* **EXERCÍCIOS**
[1] Responda com base no trecho sobre Niko Romito:
(a) Que alimento Romito passou a servir como um dos pratos do menu?
(b) Qual centro de formação ele inaugurou no ano passado?
(c) Que função Cristiana exerce?
[2] Imprima do trecho sobre Niko Romito tudo o que vai desde "Cristiana, que atua" até "vão ao Reale.".

* **TRECHO DO TEXTO**
########
Nesse tempo, o trabalho autodidata de Romito se provou cada vez mais criativo e obstinado: ele incluiu o pão, um dos alimentos mais importantes na tradição italiana, como um dos pratos servidos em seu menu, não apenas como entrada — o que também o fez criar um laboratório especializado em panificação. No ano passado, ele inaugurou a Accademia Niko Romito, um centro de formação para profissionais de cozinha nas instalações do Reale, com disciplinas mais livres, que tentam ensinar em um ano não apenas as tradições da cozinha italiana, mas sobretudo como buscar a criatividade e novos modos de trabalho. “Penso cada vez mais na gastronomia como ramo de conhecimento holístico, em que cada um dos fatores — da técnica à mentira de pensar — são muito importantes na soma geral”, diz.
Cristiana, que atua como diretora de sala, concorda: ela tem
trabalhado de mãos dadas com o irmão e os profissionais de serviço — como o sommelier Gianni Sinesi — para criar uma experiência realmente notável aos clientes que vão ao Reale.
########
* **DADOS FORNECIDOS**
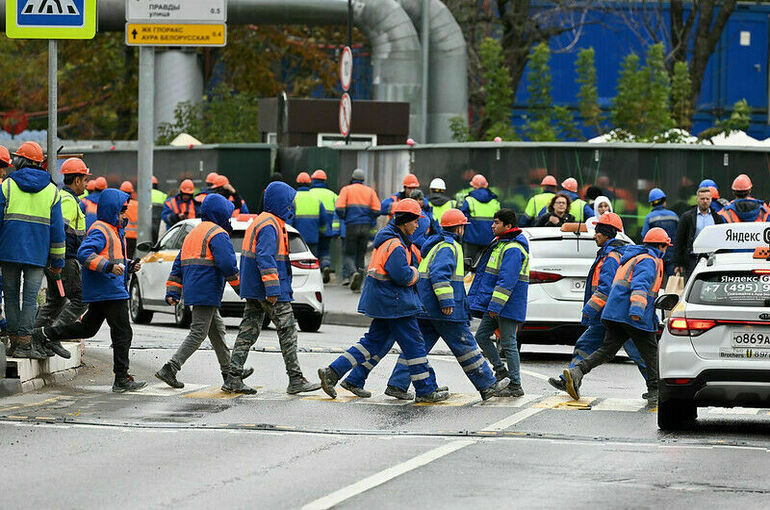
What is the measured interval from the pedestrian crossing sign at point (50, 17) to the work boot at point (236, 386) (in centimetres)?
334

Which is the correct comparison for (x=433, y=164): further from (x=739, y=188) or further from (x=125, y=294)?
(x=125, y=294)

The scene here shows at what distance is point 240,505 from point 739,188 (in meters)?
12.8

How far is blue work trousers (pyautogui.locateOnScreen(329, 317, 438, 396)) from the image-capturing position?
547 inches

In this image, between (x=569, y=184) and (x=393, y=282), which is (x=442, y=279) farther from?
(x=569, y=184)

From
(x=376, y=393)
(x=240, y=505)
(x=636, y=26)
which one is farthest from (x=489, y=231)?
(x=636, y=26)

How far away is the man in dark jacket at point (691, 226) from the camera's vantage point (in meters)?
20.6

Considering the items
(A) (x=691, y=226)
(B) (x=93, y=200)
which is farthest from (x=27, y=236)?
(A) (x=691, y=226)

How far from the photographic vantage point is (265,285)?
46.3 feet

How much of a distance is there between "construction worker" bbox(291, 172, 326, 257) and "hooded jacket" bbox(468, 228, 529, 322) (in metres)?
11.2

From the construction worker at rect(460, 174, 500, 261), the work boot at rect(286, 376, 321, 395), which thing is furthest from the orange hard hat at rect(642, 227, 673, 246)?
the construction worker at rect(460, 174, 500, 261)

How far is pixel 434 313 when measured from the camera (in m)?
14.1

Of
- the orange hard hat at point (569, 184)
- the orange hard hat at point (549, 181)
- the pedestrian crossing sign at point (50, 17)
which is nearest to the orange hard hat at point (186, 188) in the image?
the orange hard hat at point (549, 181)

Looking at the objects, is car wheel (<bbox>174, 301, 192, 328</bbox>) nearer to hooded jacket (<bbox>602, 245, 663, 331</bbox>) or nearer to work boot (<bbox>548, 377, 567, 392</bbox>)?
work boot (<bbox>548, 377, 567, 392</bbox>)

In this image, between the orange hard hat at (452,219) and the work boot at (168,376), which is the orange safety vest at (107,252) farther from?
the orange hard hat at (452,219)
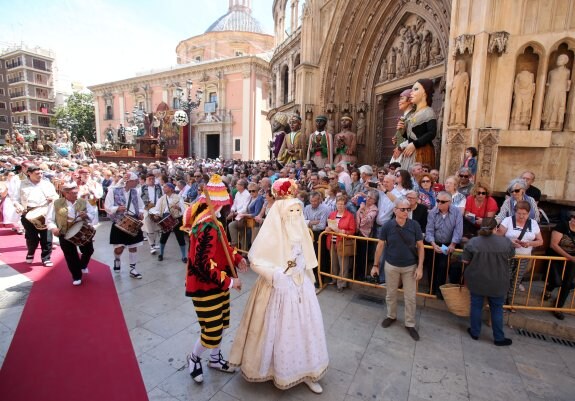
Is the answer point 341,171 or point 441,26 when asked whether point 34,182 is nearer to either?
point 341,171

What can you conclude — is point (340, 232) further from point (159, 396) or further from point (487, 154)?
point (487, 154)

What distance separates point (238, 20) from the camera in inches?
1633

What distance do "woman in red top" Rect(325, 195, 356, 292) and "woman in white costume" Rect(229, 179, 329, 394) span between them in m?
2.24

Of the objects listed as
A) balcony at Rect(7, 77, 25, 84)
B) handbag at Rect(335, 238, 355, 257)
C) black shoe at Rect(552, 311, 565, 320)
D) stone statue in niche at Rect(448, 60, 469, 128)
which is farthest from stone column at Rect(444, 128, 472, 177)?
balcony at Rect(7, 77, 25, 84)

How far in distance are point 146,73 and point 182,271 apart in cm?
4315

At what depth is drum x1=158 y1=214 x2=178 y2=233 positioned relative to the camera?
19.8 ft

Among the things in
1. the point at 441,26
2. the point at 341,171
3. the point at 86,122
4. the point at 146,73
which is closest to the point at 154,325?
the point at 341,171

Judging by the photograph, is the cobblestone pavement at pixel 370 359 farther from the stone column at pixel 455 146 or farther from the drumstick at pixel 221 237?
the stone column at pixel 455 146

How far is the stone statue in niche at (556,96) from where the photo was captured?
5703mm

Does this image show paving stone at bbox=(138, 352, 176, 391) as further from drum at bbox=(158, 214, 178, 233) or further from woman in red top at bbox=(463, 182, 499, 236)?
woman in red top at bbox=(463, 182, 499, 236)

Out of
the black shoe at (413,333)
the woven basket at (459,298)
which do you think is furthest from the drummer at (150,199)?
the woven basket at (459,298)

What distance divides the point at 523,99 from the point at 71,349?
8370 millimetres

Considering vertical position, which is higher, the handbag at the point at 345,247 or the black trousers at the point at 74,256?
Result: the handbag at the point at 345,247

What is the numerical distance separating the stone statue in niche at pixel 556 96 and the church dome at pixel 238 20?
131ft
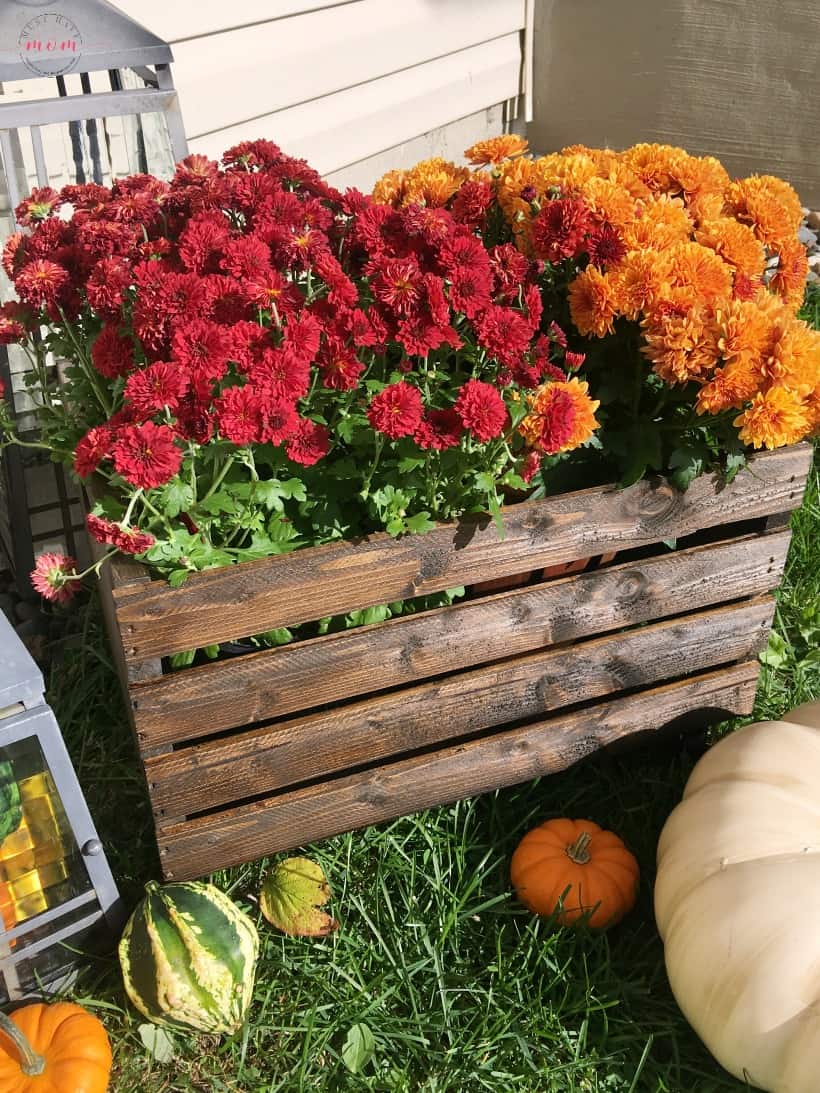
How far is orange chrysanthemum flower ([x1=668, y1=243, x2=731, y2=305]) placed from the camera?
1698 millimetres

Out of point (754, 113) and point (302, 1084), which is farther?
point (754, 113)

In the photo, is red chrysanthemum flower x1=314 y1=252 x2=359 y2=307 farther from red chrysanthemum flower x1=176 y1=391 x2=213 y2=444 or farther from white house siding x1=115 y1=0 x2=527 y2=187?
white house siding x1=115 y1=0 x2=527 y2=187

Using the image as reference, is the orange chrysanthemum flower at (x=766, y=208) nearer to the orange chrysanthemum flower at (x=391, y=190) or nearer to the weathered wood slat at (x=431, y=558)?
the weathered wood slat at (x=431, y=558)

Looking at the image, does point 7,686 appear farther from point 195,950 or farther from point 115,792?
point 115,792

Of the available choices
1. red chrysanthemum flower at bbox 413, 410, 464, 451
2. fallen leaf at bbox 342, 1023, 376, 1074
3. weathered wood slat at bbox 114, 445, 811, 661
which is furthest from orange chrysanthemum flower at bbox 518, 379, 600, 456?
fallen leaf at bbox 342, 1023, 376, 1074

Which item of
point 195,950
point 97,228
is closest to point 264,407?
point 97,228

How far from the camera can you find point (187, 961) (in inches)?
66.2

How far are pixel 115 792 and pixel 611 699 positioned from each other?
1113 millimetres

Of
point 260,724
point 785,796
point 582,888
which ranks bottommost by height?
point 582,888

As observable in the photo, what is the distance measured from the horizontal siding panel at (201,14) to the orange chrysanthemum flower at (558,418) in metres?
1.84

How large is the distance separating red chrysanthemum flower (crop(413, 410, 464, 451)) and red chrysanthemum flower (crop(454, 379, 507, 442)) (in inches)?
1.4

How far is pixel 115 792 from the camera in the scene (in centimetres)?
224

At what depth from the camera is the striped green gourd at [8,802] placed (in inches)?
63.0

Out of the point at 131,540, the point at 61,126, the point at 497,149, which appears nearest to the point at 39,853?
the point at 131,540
########
* **RESPOSTAS EM ORDEM**
[1]
(a) O pão.
(b) A Accademia Niko Romito.
(c) Diretora de sala.

[2]
Cristiana, que atua como diretora de sala, concorda: ela tem
trabalhado de mãos dadas com o irmão e os profissionais de serviço — como o sommelier Gianni Sinesi — para criar uma experiência realmente notável aos clientes que vão ao Reale.